• _Study text_:
In early April of 2008, amid all the backroom posturing and media apoplexy of the U.S. presidential race, ABC reported that Hillary Clinton had taken a tense meeting with the former governor of New Mexico, Bill Richardson, an erstwhile competitor for the Democratic presidential nomination. Clinton heard Richardson would soon endorse the upstart Illinois senator Barack Obama to be the party’s candidate. It portended yet another brick falling away from what the media’s “political experts” had long assured the nation was an impregnable foundation of delegates, cash and well-heeled allies upon which would be built the Clinton presidency. In a “heated” confrontation with Richardson, Clinton said of Obama, “He cannot win, Bill. He cannot win.”
Clinton’s intimation touched on a hard “reality” of U.S. politics, that an African-American man whose name was Barack Hussein Obama could simply not draw a majority of the country’s votes. The Democrats’ “safe bet” would be to look past the dazzle and energy of the charismatic noob and his lofty rhetoric and go with a battle-tested (white) candidate with all the right connections in circles of power, public and private. That argument was wrong then, so one might understand how the “safe bet” argument carries even less weight seven years into Obama’s presidency.
The most insidious, and boring, form of cynicism is clinging to a willful delusion that everything is okay as it is. What is is. What might be is silly moonshine. Just trust the keepers of what-is, for they know “the game,” with all its rich veins of cash, multiple-choice sloganeering and where to jab the acupuncture needles for proper reaction in the body politick — it’s the HBO series Veep come to life in all its moral and dialectical atrocities, only real instead of a hilarious cautionary tale. That cynicism pervades the ongoing conversation in the U.S. around the Democratic Party primaries. Again, thoughtful and well-meaning people are having an eerily similar debate to that of 2008, guided by a chorus of august pro-Clinton media voices attempting to rally people around the inspirational mantra of “Maybe Don’t Get Your Hopes Up.”
Those voices, many of them coming from wags with whom we generally align politically, now direct their cynicism at Bernie Sanders, a longtime mayor of Burlington, Vermont, later congressman and now senator from the state and Clinton’s only opponent for the nomination. We won’t venture too far into the weeds on the hard wonkery of electorals and polling numbers — the latter largely favor Sanders to defeat any of the posturing self-avowed wannabe war criminals vying for the Republican presidential nomination — because they’re updated exhaustively elsewhere and because it is sufficient, in our endorsing Sanders’ bid, to only point out that he is a rare voice of what-can-be. And, in being that, he is the lone voice to reach this level of politics in living memory by honestly calling out business-as-usual for the vile, breezily corrupt monumental clusterfuck it is.
That is important, simply because no one in history has ever solved problems they refuse to recognize.

• _Required work_:
A. In the editorial endorsing Bernie Sanders, which city was Sanders mayor of?
B. Please resume the editorial endorsing Bernie Sanders after its final sentence and carry the argument forward in the same voice.

• _Extracted information_:
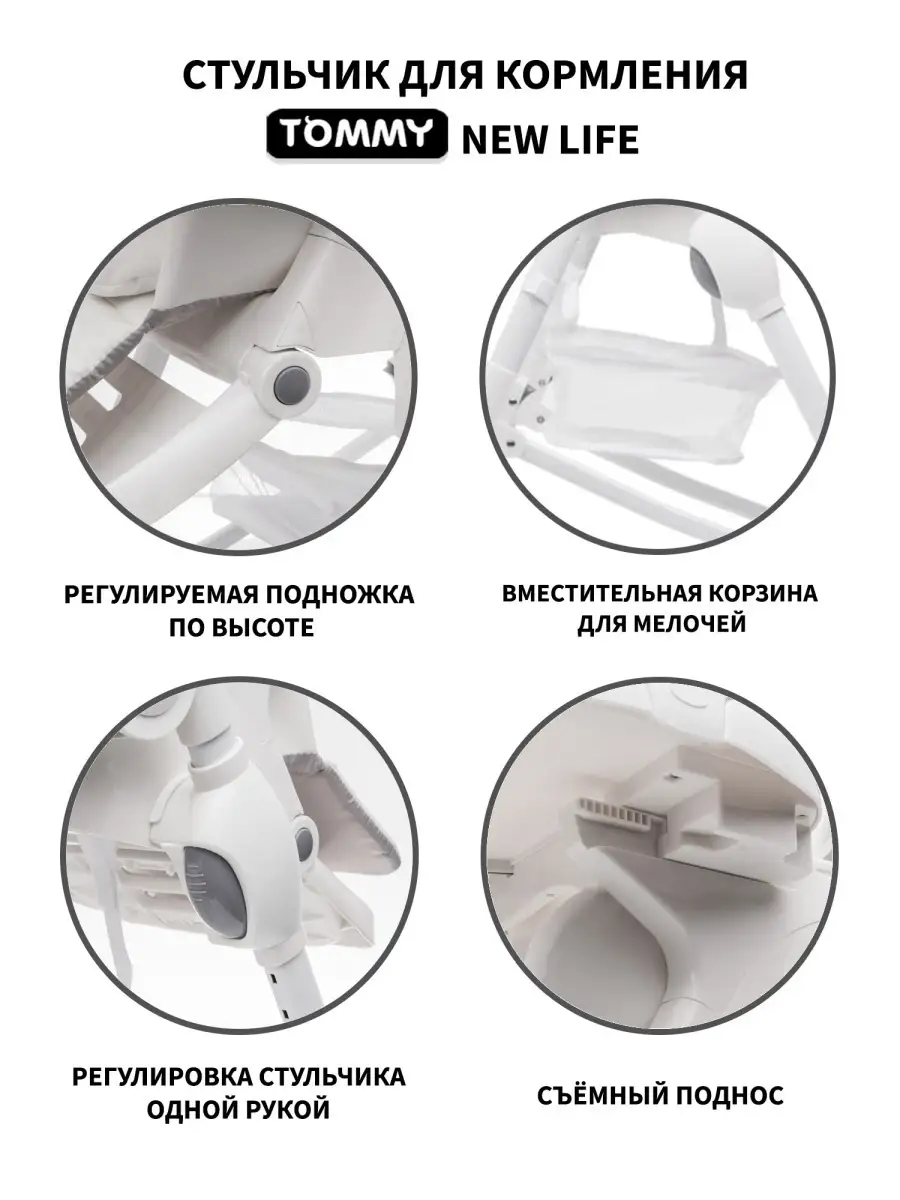 СТУЛЬЧИК ДЛЯ КОРМЛЕНИЯ

TOMMY NEW LIFE

РЕГУЛИРУЕМАЯ ПОДНОЖКА ПО ВЫСОТЕ

ВМЕСТИТЕЛЬНАЯ КОРЗИНА ДЛЯ МЕЛОЧЕЙ

РЕГУЛИРОВКА СТУЛЬЧИКА ОДНОЙ РУКОЙ

СЪЁМНЫЙ ПОДНОС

• _Responses to the exercise_:
A. Burlington, Vermont.

B.
This, we believe, is the crux of any conversation about where the U.S. goes from here, the money, who is spending it, on whom, and for what. Sanders, an independent left-progressive firebrand from the get-go, understands that. Throughout his career, Sanders has eschewed corporate campaign cash. In this race for the presidency, he is running without the support of any Super PAC affiliations, the gaily corrupt means by which America’s corporations and gated-community elites sluice vast sums of payola into politicians’ accounts. Sanders’ vision of a new New Deal — a massive public works program, including an accelerated conversion to renewable energy sourcing, a national single-payer healthcare service, an overhaul of the criminal justice system to address persistent institutional racism, free tuition at public universities and community colleges, expansions of Social Security and the U.S. Postal Service to offer basic banking services, a breakup of predatory financial conglomerates — is predicated on serving the interests of the actual people of the United States as opposed to their conceptual corporate counterparts. It is an agenda that forwards progressive fixes and writ-large Keynesianism intended to put money in the pockets of, and reduce fiscal stress upon, normal humans who actually buy things.
That’s solid economics and, to her credit, Secretary Clinton has mildly adopted any number of soundalike planks into her platform, largely read as a leftward shift in response to the Sanders insurgency — but that’s the problem for us. Clinton had to shift in response to the welling popularity of progressive notions of governance in order to stake out politically marketable positions, ones that she has long been loathe to tie herself to because, as a smart operator, she understands that the bevy of immense corporations and industry trade associations that back her oppose the progressive agenda roundly.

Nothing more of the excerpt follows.